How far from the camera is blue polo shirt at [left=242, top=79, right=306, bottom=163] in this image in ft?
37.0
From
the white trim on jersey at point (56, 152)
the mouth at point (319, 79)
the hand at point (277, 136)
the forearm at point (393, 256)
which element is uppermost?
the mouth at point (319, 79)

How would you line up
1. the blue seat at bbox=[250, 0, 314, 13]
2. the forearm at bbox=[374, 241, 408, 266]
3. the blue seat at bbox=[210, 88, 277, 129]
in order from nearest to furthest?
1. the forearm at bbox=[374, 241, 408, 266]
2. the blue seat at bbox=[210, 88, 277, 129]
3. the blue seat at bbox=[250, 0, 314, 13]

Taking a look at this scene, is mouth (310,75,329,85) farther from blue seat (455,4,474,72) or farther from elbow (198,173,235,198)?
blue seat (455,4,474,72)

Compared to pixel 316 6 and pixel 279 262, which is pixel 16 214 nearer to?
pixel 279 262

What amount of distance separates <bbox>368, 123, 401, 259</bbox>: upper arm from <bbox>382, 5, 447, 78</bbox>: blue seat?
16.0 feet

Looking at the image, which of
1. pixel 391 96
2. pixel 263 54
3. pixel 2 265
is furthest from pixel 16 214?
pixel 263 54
──────────
What you are asked to do >> Rewrite all of the items above as a JSON list of strings, with one string per line and blank lines omitted.

Task answer >>
[
  "How far from the camera is blue polo shirt at [left=242, top=79, right=306, bottom=163] in this image in ft?",
  "37.0",
  "From",
  "the white trim on jersey at point (56, 152)",
  "the mouth at point (319, 79)",
  "the hand at point (277, 136)",
  "the forearm at point (393, 256)",
  "which element is uppermost?",
  "the mouth at point (319, 79)",
  "How would you line up",
  "1. the blue seat at bbox=[250, 0, 314, 13]",
  "2. the forearm at bbox=[374, 241, 408, 266]",
  "3. the blue seat at bbox=[210, 88, 277, 129]",
  "in order from nearest to furthest?",
  "1. the forearm at bbox=[374, 241, 408, 266]",
  "2. the blue seat at bbox=[210, 88, 277, 129]",
  "3. the blue seat at bbox=[250, 0, 314, 13]",
  "Taking a look at this scene, is mouth (310,75,329,85) farther from blue seat (455,4,474,72) or farther from elbow (198,173,235,198)?",
  "blue seat (455,4,474,72)",
  "Compared to pixel 316 6 and pixel 279 262, which is pixel 16 214 nearer to?",
  "pixel 279 262",
  "What amount of distance separates <bbox>368, 123, 401, 259</bbox>: upper arm from <bbox>382, 5, 447, 78</bbox>: blue seat?",
  "16.0 feet",
  "Looking at the image, which of",
  "1. pixel 391 96",
  "2. pixel 263 54",
  "3. pixel 2 265",
  "is furthest from pixel 16 214?",
  "pixel 263 54"
]